Saturday, April 25, 2015

Bumpy Road Behind, Bumpy Road Ahead

I've been thinking a lot lately about the last few years and how life has changed since Haven. When she died, I felt that I had died too; there was a Before Haven Me and an After Haven Me. In a lots of ways, I would say that is still accurate, but the more time that passes, the greater my acceptance of what happened.

I do not want Haven's death to define me; I have seen where that leads. There are moms in the online forums I used to frequent who live in the depths of grief every day, years out, and I don't want to end up that way. Yes, Haven is irreplaceable and I will always mourn her death and feel her gaping absence, but I believe life can be good again with or without the children we long for. We are still a family no matter what happens.

I feel in some ways as though the trauma we have been through has set me free. I lived in so much anxiety in the aftermath that I felt paralyzed, but now I can see that it can be a gift to embrace the fragility of life. We only get one crack at today and I want to make the most of it. If it means a change or a risk, so be it.

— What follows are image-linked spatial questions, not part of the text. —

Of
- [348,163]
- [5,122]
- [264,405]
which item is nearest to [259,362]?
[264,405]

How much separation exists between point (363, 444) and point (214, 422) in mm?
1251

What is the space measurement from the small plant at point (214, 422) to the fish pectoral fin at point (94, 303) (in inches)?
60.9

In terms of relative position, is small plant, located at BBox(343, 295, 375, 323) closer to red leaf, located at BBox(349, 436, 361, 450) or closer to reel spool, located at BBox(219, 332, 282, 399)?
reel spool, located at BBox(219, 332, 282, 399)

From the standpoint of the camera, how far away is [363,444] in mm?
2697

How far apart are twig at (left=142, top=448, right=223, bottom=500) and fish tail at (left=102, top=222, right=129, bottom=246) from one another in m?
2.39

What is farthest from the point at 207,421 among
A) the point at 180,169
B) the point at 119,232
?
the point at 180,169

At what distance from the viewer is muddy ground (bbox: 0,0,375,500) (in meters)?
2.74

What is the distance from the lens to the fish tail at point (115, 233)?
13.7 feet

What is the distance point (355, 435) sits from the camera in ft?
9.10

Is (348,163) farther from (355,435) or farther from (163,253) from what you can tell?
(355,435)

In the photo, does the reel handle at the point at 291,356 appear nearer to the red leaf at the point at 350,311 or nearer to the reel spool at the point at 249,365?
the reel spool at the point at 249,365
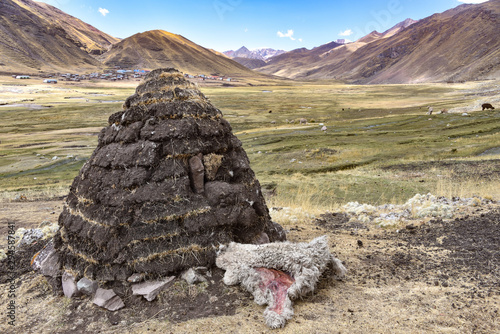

A friend of mine was talking about her own anxiety and how her husband stopped her one day and said (about her particular fear), "well, what if it does happen? Then we will just deal with it." Hearing that made me stop and think... I have already had the worst happen; I have held the body of my child and I am still getting out of bed every day. Whatever may come, I will deal with it. I made a promise to myself that I will really live, so...here we go.